Elimdeki yüzük kutusunu hışımla kapatırken yanağımdan süzülen yaşı elimin tersiyle sildim. "İşte bu yüzden bizde tıpkı bu yüzük gibi kendi karanlığımıza hapsolup asla oradan kurtulamayacağız. Asla tam anlamıyla birbirimize ait olamayacağız. Sen bana güvenmeyeceksin bense asla seni affetmeyeceğim." diye mırıldandım.
NİKAHTAN SONRA YİĞİTSOY GALERİDE
Galerinin penceresinden dışarıdaki hareketliliği izliyordum. İşin aslı izlenecek bir şey yoktu yalnızca kafamı dağıtmaya çalışıyordum. Yaklaşık 2 saat önce evlenmiştim. Artık evli, mutsuz ve çocuklu bir adam olarak hayatıma devam edecektim. Lakin içim hiç rahat değildi. Sena'nın nikahtaki umursamaz tavırları canımı sıkmıştı. Tamam ondan gelinlik giyip aşağıya inmesini beklemiyordum ama davaya gelen Avukat duruşuyla da katılmasına gerek yoktu. Nikah boyunca yüzüme bir kez bile bakma tenezzülünde bulunmamıştı.

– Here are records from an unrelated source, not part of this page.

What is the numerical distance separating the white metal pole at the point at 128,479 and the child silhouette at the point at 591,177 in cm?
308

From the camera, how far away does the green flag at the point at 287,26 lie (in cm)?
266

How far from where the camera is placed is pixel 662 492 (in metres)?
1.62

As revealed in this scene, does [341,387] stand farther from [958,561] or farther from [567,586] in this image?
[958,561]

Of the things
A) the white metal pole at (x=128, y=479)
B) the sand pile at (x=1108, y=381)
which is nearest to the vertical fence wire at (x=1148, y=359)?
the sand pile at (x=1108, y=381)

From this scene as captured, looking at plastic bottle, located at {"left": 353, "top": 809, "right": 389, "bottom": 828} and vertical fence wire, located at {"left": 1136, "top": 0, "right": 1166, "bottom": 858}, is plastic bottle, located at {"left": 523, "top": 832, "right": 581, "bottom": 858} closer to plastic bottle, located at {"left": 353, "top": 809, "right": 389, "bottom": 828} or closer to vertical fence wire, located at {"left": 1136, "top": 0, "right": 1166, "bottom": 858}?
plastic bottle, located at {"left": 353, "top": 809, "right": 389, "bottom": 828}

Kafamın içeresinde dönüp duran sorular yetmezmiş gibi birde evde mahkum olduğunu söyledikten sonra havalandırma saatinin gelip gelmediğini sorması damarlarımda ki kanların çekilmesine sebep oldu. Zaten kafamda dönen sorular ve şüpheler canımı fazlasıyla yakıyordu. Güven meselesinden sonraki en büyük sorunum gün geçtikçe daha da açığa çıkıyordu. Sena'dan bebeği almaya karar vermişken onunla neden evlendim? Bu sorunun cevabını bir türlü bulamıyordum.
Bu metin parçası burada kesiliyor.